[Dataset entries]
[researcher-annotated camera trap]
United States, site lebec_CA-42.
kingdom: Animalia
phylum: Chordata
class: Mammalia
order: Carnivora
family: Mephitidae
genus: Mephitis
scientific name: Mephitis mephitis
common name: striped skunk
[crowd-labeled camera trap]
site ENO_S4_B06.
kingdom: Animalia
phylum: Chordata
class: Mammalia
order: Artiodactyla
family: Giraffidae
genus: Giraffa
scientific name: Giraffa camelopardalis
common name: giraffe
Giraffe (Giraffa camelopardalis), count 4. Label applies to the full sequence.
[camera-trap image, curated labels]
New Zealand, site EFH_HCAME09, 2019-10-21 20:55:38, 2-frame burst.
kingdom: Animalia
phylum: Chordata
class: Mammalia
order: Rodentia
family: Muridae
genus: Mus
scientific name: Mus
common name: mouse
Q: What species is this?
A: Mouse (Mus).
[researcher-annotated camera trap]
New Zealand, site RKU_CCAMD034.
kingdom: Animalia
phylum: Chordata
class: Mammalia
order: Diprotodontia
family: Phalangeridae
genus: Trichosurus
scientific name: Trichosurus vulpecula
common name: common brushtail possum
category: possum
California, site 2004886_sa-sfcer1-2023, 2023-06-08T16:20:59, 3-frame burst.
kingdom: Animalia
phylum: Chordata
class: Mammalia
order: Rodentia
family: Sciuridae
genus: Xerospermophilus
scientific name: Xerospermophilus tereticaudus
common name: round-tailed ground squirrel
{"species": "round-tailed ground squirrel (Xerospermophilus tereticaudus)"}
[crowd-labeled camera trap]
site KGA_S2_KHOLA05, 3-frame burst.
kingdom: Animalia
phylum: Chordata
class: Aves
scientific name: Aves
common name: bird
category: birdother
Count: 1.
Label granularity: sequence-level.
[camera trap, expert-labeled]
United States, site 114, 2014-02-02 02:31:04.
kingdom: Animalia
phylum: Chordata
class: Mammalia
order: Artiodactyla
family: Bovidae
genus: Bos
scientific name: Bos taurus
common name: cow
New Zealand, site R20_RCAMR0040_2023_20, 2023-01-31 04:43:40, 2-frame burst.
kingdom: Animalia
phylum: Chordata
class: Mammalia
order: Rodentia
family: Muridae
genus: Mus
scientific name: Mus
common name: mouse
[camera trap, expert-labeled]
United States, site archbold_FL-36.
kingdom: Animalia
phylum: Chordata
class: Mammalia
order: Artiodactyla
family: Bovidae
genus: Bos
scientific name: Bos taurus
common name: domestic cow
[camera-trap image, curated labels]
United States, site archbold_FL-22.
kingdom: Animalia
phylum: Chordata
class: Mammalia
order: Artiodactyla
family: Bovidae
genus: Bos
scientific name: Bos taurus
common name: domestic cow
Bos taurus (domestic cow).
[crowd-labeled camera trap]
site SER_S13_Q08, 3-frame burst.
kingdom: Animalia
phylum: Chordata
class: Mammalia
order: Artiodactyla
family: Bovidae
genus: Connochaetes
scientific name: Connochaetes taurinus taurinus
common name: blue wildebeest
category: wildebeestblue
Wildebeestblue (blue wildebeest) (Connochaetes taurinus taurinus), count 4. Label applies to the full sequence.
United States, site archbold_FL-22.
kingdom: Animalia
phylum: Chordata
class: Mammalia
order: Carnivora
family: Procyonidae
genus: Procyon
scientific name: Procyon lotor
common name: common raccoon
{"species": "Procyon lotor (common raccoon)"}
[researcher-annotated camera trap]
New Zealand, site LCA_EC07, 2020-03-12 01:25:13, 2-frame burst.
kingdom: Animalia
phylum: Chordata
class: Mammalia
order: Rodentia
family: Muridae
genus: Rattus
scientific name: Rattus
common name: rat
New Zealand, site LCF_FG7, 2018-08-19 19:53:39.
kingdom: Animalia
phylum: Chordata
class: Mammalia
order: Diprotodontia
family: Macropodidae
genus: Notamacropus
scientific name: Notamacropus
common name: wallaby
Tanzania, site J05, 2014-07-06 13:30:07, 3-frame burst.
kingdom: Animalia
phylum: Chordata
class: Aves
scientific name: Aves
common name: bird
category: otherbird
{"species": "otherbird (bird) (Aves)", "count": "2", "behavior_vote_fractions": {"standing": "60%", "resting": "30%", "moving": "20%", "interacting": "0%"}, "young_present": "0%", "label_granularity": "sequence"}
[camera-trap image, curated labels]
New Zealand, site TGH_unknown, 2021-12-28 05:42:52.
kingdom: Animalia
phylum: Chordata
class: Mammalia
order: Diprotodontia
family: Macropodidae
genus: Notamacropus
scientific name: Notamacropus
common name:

### WHAT YOU ARE ASKED TO DO
Please return all lines above in which the string "United" is found.

### EXERCISE RESULT
United States, site lebec_CA-42.
United States, site 114, 2014-02-02 02:31:04.
United States, site archbold_FL-36.
United States, site archbold_FL-22.
United States, site archbold_FL-22.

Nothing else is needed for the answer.